Is the power increase very noticeable? I have read that diesels respond very well to chips, but I know in prior gassers I have had that the chips made very little difference and most of the time not really worth it. Because I read that diesels respond much better to chips I am considering getting one. How much difference did you feel and where in the RPM, drivability, etc?

Thanks!


----------



## Dons328d (May 4, 2017)

Yes, the power is noticeable from a standstill. There are two adjustable settings inside the box, but i don't want to mess with them as i am on vacation. I don't know if the previous owner had adjusted anything. If it is torque you are after along with throttle response and potential economy gains, then go for it. It extends the "envelope" of the engine i. e. increased power and economy..


----------



## FastDEW (Aug 26, 2017)

Dons328d said:


> Yes, the power is noticeable from a standstill. There are two adjustable settings inside the box, but i don't want to mess with them as i am on vacation. I don't know if the previous owner had adjusted anything. If it is torque you are after along with throttle response and potential economy gains, then go for it. It extends the "envelope" of the engine i. e. increased power and economy..


Thank you. This is very helpful!

Enjoy your vacation :thumbup:


----------



## mighty328D (Apr 14, 2017)

Diesels respond way better to tunes and chips compared to gassers. I have an sct programmer for my 6.0 powerstoke and on it's performance tune, I can't keep the tires from breaking loose at any speeds under about 45. Yes, I have head studs :thumbup:


----------



## FastDEW (Aug 26, 2017)

mighty328D said:


> Diesels respond way better to tunes and chips compared to gassers. I have an sct programmer for my 6.0 powerstoke and on it's performance tune, I can't keep the tires from breaking loose at any speeds under about 45. Yes, I have head studs :thumbup:


Yes, I had a PS year ago and ran a chip. Big difference. But that is a much larger engine and very different beast. I am wondering if there is much gain on a small 2.0 liter 4 pot and how the Germans tuned these to begin with.


----------



## Dons328d (May 4, 2017)

Back home from vacation and so far I am very pleased with my RC Pro2, mostly for the noticeable throttle response and economy without really trying, i,e. staying above the speed limit! 80 mph + is my sweet spot...
The final test lies ahead when i re-fuel with local diesel because there can be a difference between states with the kind of blend of soybean oil, or not and cetane numbers. Locally, running to work, store etc i was getting low 37 mpg to low 39 mpg. 
So far, running on fuel obtained in Vermont I am getting an INDICATED 41.2. So the real test at calculated fillup will be interesting.....


----------



## ard (Jul 1, 2009)

OP.

Don't you have a new X3 that has spent a few weeks at BMW under a PUMA getting all sorts of work done???????
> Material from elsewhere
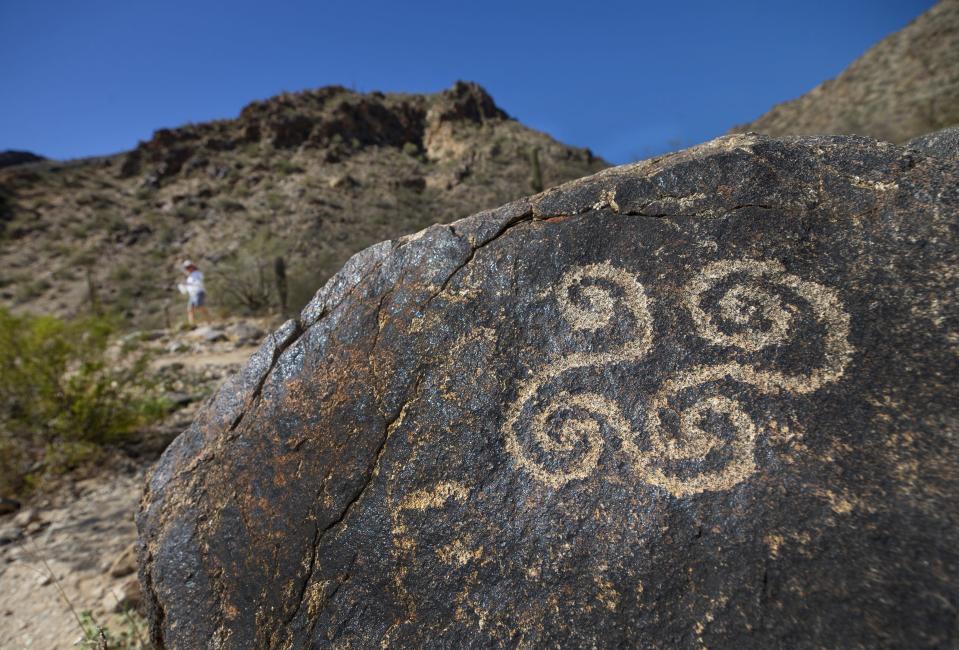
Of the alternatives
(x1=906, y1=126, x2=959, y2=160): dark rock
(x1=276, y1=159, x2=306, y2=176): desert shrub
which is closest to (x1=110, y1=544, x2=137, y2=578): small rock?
(x1=906, y1=126, x2=959, y2=160): dark rock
I would NOT screw with chips or tuning- unless you want to pay for all future repairs.

While I might be convinced that there are SOME chips/tuning that run fine and cause no issues- IF BMW discovers there is or was a tune, you will be hosed


I assume your car is still at the dealers? No updates on either of the two threads as I recall.


----------



## FastDEW (Aug 26, 2017)

ard said:


> OP.
> 
> Don't you have a new X3 that has spent a few weeks at BMW under a PUMA getting all sorts of work done???????
> 
> ...


I got the car back yesterday - finally. They had to do nearly $9,000 in work to it. They changed the entire exhaust system front to back.

The car runs great now. I was thinking about a chip because it lagged for power. But now that the DPF isnt totally ruined, which I did not know, the car drives great. No need for a chip.
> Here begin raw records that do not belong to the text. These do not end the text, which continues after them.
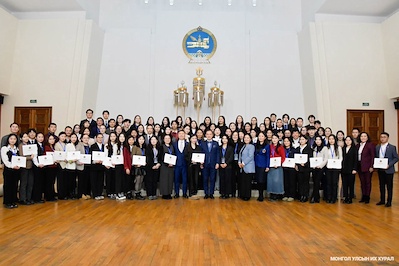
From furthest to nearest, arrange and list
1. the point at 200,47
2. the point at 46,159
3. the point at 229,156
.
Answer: the point at 200,47 < the point at 229,156 < the point at 46,159

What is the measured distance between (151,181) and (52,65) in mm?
6342

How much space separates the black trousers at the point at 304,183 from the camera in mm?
6102

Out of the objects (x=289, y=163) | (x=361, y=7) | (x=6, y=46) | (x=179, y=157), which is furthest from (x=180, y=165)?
(x=361, y=7)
I was surprised at how much work they did. But it is running terrific now.


----------



## ard (Jul 1, 2009)

FastDEW said:


> I got the car back yesterday - finally. They had to do nearly $9,000 in work to it. They changed the entire exhaust system front to back.
> 
> The car runs great now. I was thinking about a chip because it lagged for power. But now that the DPF isnt totally ruined, which I did not know, the car drives great. No need for a chip.
> 
> I was surprised at how much work they did. But it is running terrific now.


Id give it a few weeks before jumping off that 'no warranty' bridge.

:thumbup:

A tune will help, for sure. Just make sure you are nice and stable.


----------



## graphicjunkie (Nov 15, 2016)

I put the chipwerke pro module on my car. At first, with the preset tune, I really didn't feel much of any difference. Since then I've gradually bumped up the settings. It's truly night and day difference in sport+ mode. Car is WAY more fun to drive now. 

I wouldn't say it is an economical gain really. I still average 39 - 40 mpg (calculated)
But at the same token, that's still with realistically more hot rodding than normal. :thumbup:

I can't honestly give them a thumbs up on customer service...
But in the end, I do like the product.


----------